Open standard · draft RFC · call for collaborators · companion to ATR

Agentic Threat Detection

The open, executable detection standard for agent-native threats — the runnable layer beneath OWASP, MITRE ATLAS, CWE and AVID.

Editor's Draft — pre-governance·Version 0.1.0·Date 2026-06-13·Canonical /atd·Editor Adam Lin
24
techniques cataloged
9
CVE-backed
9
with a live rule
100% · 0 FP
recall · 0 FP (skill corpus, n=341)
98%
recall (garak in-the-wild, n=650)

ATD's detection rules ship in ATR — in production in Microsoft Agent Governance Toolkit and Cisco AI Defense, and mapped in MISP/CIRCL. Consumers integrate ATR rules; this is not an endorsement of this draft standard. DOI 10.5281/zenodo.19178002.

AbstractInformative

Agentic Threat Detection (ATD) is an open, machine-readable, executable enumeration of agent-native threat techniques. Each technique is bound to detection logic and mapped to the established prose frameworks — OWASP Agentic Top 10, MITRE ATLAS, CWE, and AVID.

Those frameworks tell you what can go wrong with an agent. ATD is the layer underneath that tells you how to detect it at runtime — and ships with a measurable false-positive rate. It is to agentic security what Sigma is to SIEM detection.

Status: an Editor's Draft — a request for comments and an open invitation to co-author. It is not yet a ratified standard; it earns that title when it meets the §8 neutrality bar. We publish it openly to gather collaborators and mapping partners, not to claim authority.

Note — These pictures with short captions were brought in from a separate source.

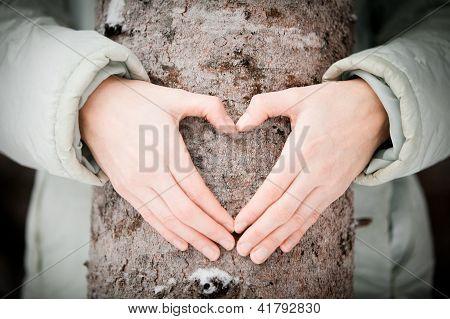 Tree lover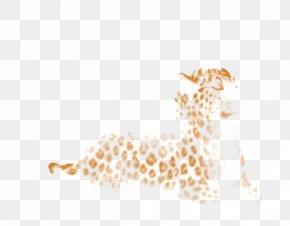 Giraffe - Giraffe Leopard Felidae Cheetah Lion PNG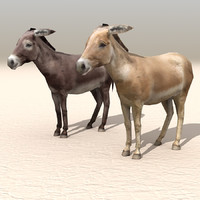 donkey arab carts 3d c4d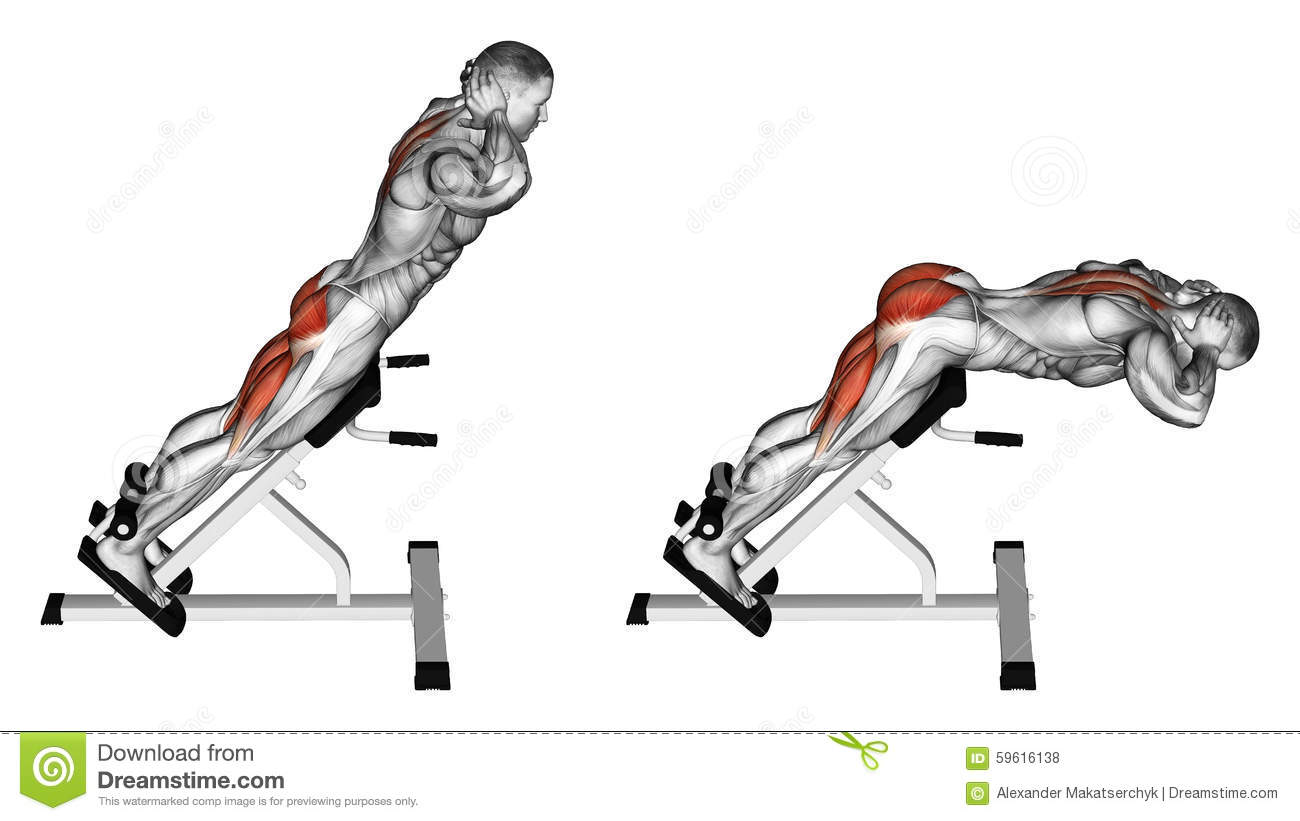 Hyperextension. Exercising for bodybuilding Target muscles are marked ...
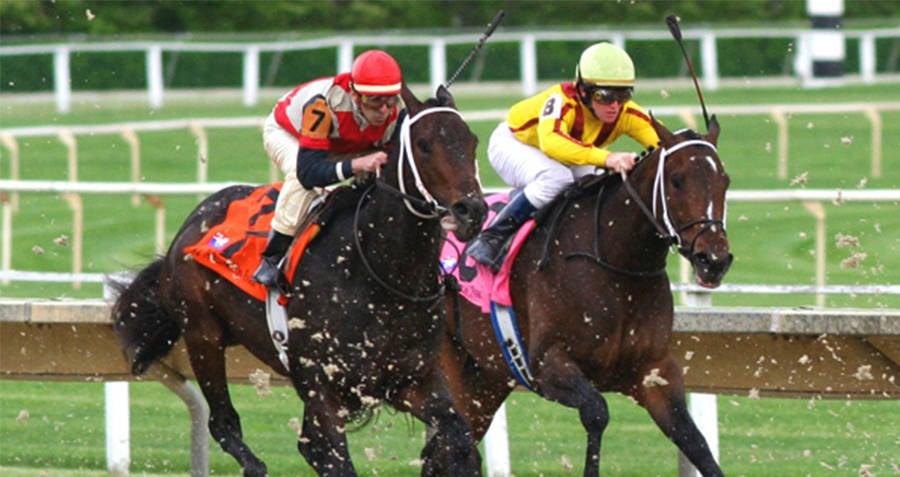 Horse Race Interesting Random Facts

Scope — what ATD is and is notNormative

ATD enumerates agent-runtime threat techniques detectable in agent I/O: prompt/content, tool calls, tool responses, inter-agent messages, memory operations, traces, screen state, and payment mandates.

  • ATD MUST NOT mint vulnerability instance identifiers. A specific CVE in a specific MCP server lives in CVE / GHSA / OSV / AVID; ATD references it, it does not replace it.
  • ATD MUST NOT present itself as a competing top-level risk taxonomy. The "top ten agentic risks" framing belongs to OWASP ASI; ATD sits beneath it and makes it runnable.
  • ATD MUST map every technique to at least one upstream framework, or document the gap where none exists yet.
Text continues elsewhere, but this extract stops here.